ComAgent: Multi-LLM based Agentic AI Empowered Intelligent Wireless Networks
This addresses the bottleneck of automating complex cross-layer optimization in emerging 6G wireless networks, though it appears incremental as an enhancement over existing LLM-based approaches.
The paper tackles the problem of manually translating high-level intents into mathematical formulations for 6G network optimization by introducing ComAgent, a multi-LLM agentic AI framework that achieves expert-comparable performance in beamforming optimization and outperforms monolithic LLMs across wireless tasks.

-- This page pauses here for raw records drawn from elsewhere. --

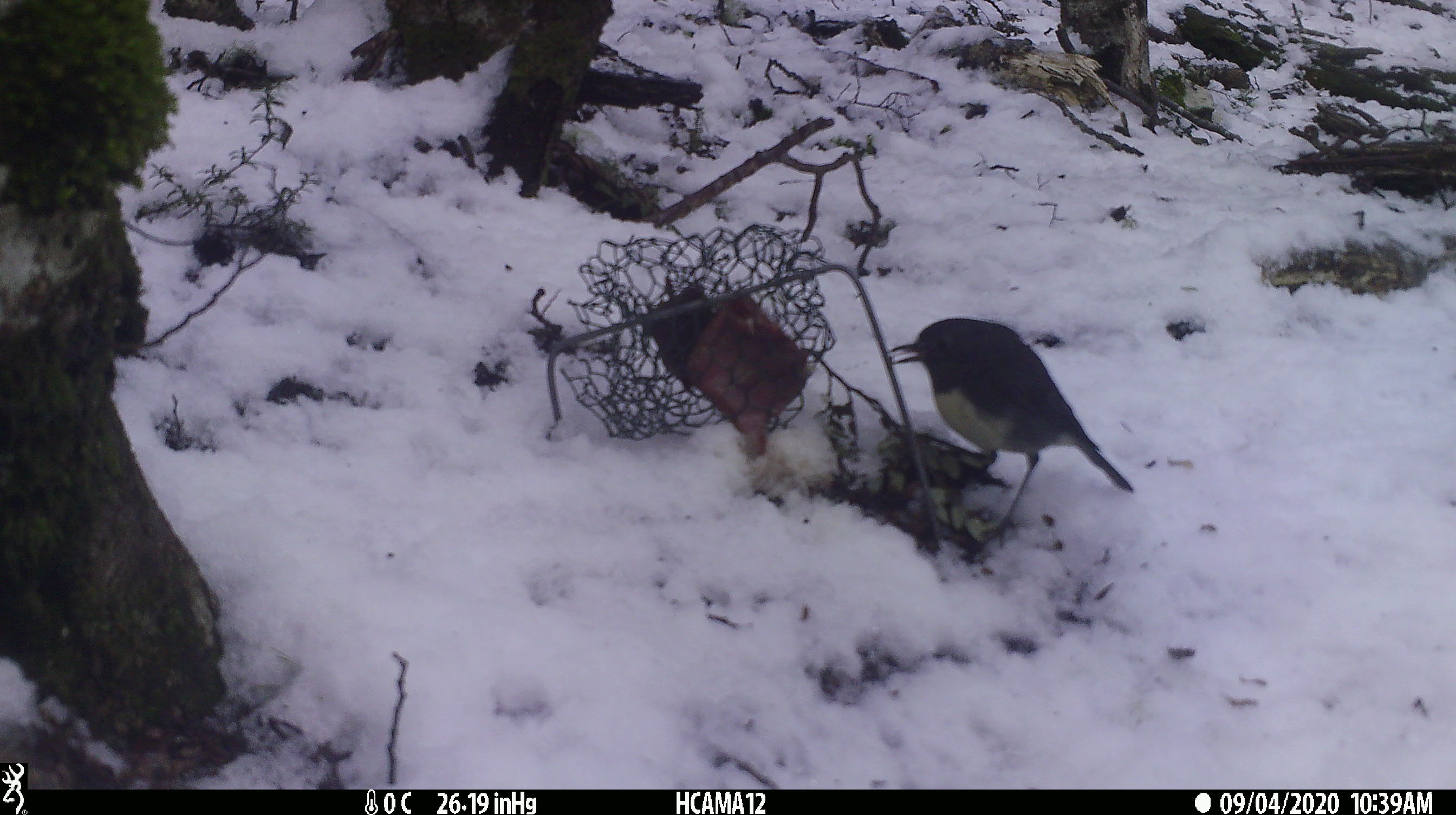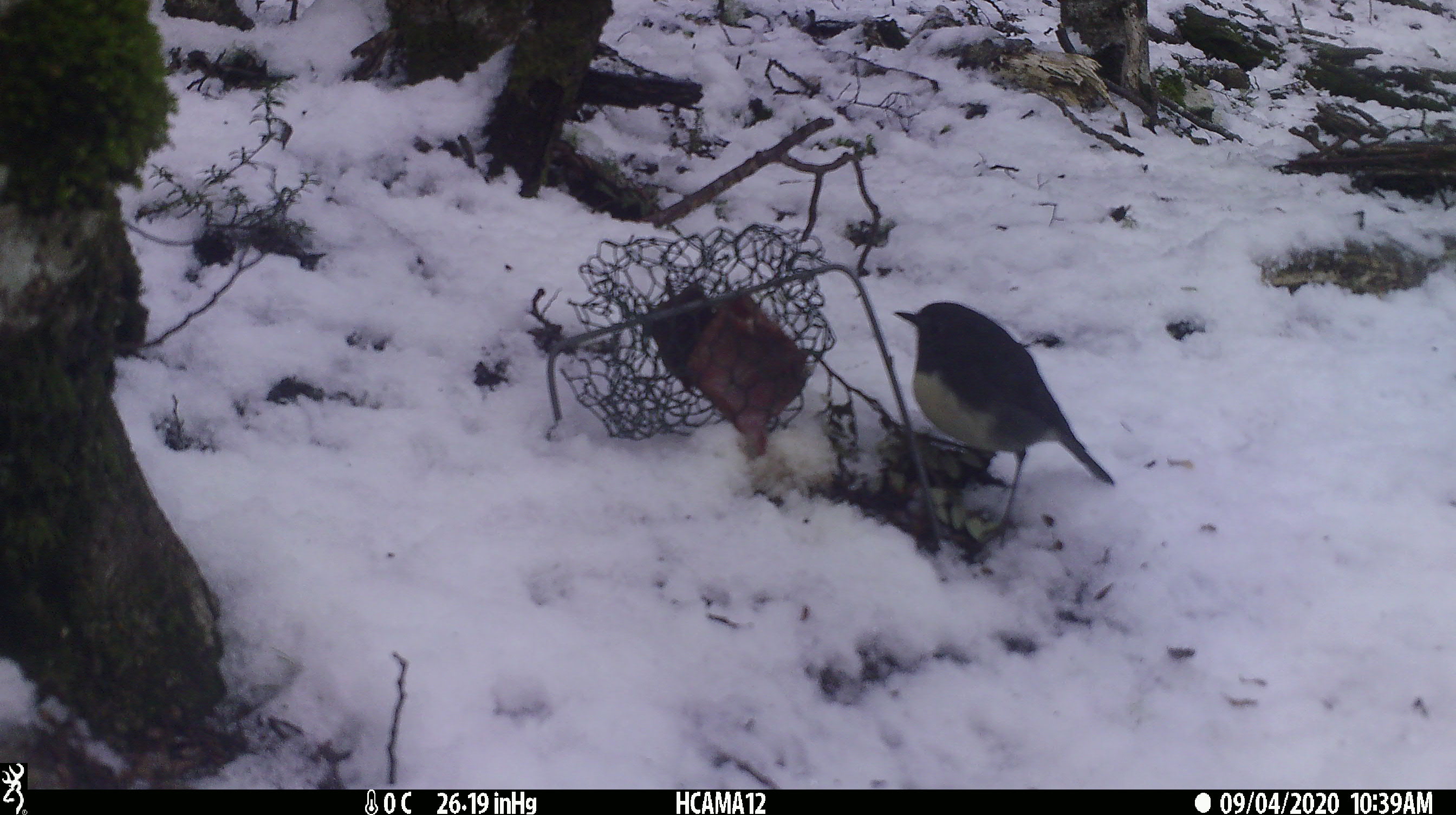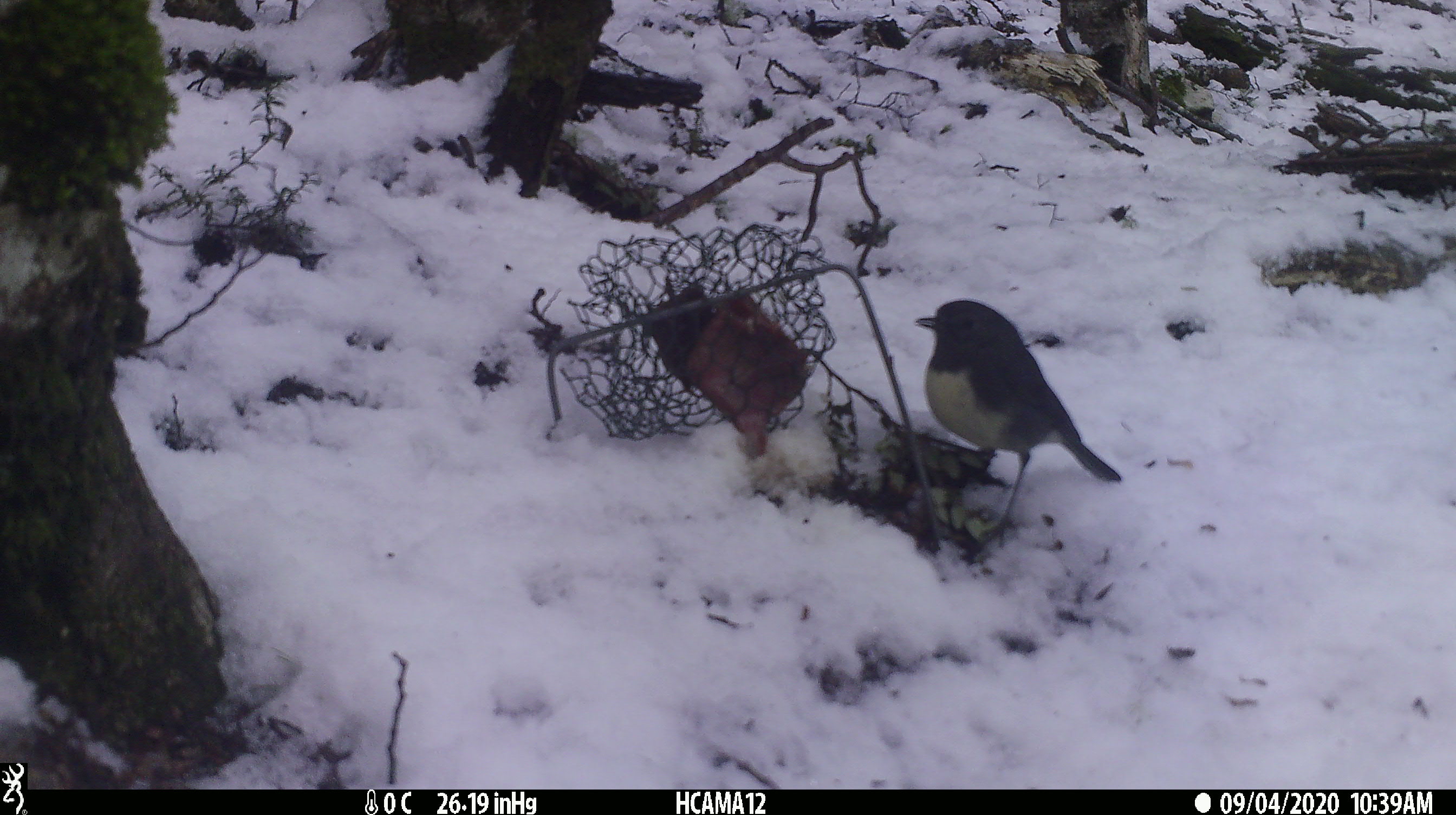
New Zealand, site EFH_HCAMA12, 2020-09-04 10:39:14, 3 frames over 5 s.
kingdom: Animalia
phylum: Chordata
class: Aves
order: Passeriformes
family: Petroicidae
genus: Petroica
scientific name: Petroica australis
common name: new zealand robin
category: robin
Robin (new zealand robin) (Petroica australis).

Emerging 6G networks rely on complex cross-layer optimization, yet manually translating high-level intents into mathematical formulations remains a bottleneck. While Large Language Models (LLMs) offer promise, monolithic approaches often lack sufficient domain grounding, constraint awareness, and verification capabilities. To address this, we present ComAgent, a multi-LLM agentic AI framework. ComAgent employs a closed-loop Perception-Planning-Action-Reflection cycle, coordinating specialized agents for literature search, coding, and scoring to autonomously generate solver-ready formulations and reproducible simulations. By iteratively decomposing problems and self-correcting errors, the framework effectively bridges the gap between user intent and execution. Evaluations demonstrate that ComAgent achieves expert-comparable performance in complex beamforming optimization and outperforms monolithic LLMs across diverse wireless tasks, highlighting its potential for automating design in emerging wireless networks.